§ WRITTEN EXERCISE
Present every line from the one containing "Of the two, [822,33]" through the final line of the rows below, both ends included, as a JSON list of strings with one string per line and blank lines omitted.

──────── PROVIDED INFORMATION ────────

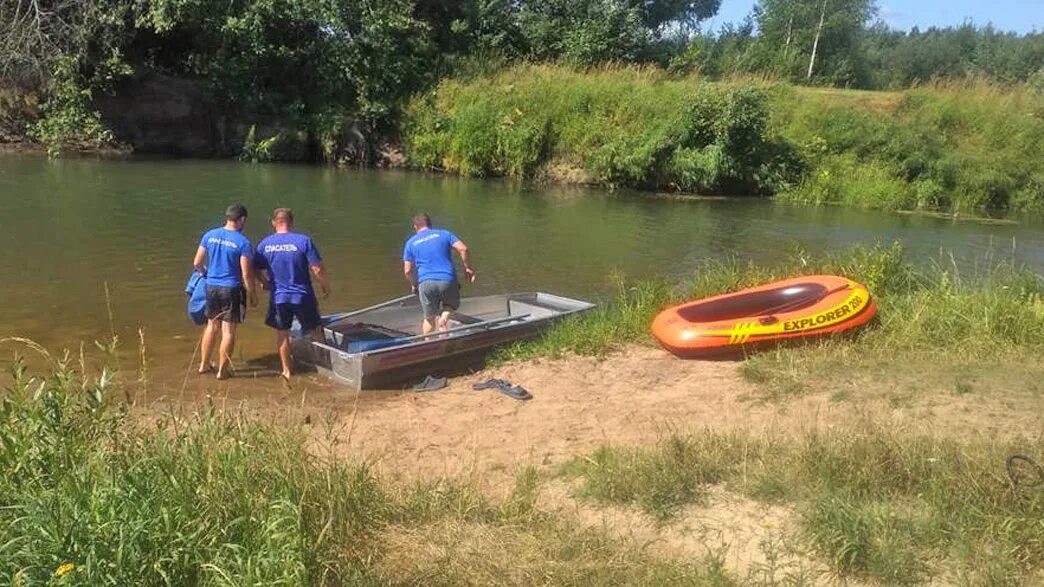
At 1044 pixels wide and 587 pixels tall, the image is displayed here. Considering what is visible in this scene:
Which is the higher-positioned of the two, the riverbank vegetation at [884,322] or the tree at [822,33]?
the tree at [822,33]

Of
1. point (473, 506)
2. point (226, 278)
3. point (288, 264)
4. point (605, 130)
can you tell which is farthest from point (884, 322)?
point (605, 130)

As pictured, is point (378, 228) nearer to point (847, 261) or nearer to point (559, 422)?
point (847, 261)

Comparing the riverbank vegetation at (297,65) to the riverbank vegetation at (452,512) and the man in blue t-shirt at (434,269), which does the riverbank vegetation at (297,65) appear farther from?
the riverbank vegetation at (452,512)

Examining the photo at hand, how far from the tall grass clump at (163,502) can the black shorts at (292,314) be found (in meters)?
4.04

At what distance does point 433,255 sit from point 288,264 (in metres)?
1.54

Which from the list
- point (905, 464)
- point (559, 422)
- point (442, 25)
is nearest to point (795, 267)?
point (559, 422)

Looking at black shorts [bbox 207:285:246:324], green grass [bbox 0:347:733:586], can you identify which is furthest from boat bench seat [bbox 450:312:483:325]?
green grass [bbox 0:347:733:586]

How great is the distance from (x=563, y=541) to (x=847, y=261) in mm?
7832

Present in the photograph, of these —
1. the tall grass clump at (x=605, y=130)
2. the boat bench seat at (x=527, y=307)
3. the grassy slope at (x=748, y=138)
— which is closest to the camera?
the boat bench seat at (x=527, y=307)

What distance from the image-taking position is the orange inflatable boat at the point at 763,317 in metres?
8.47

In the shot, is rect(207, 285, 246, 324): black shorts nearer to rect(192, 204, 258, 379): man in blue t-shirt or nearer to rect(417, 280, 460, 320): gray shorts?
rect(192, 204, 258, 379): man in blue t-shirt

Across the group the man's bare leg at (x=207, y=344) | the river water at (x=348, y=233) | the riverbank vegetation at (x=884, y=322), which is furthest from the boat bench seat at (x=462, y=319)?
the man's bare leg at (x=207, y=344)

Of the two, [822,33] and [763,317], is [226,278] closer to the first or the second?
[763,317]

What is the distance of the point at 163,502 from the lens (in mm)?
3703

────────

§ EXERCISE SOLUTION
[
  "Of the two, [822,33] and [763,317], is [226,278] closer to the first or the second?",
  "[763,317]",
  "What is the distance of the point at 163,502 from the lens (in mm)?",
  "3703"
]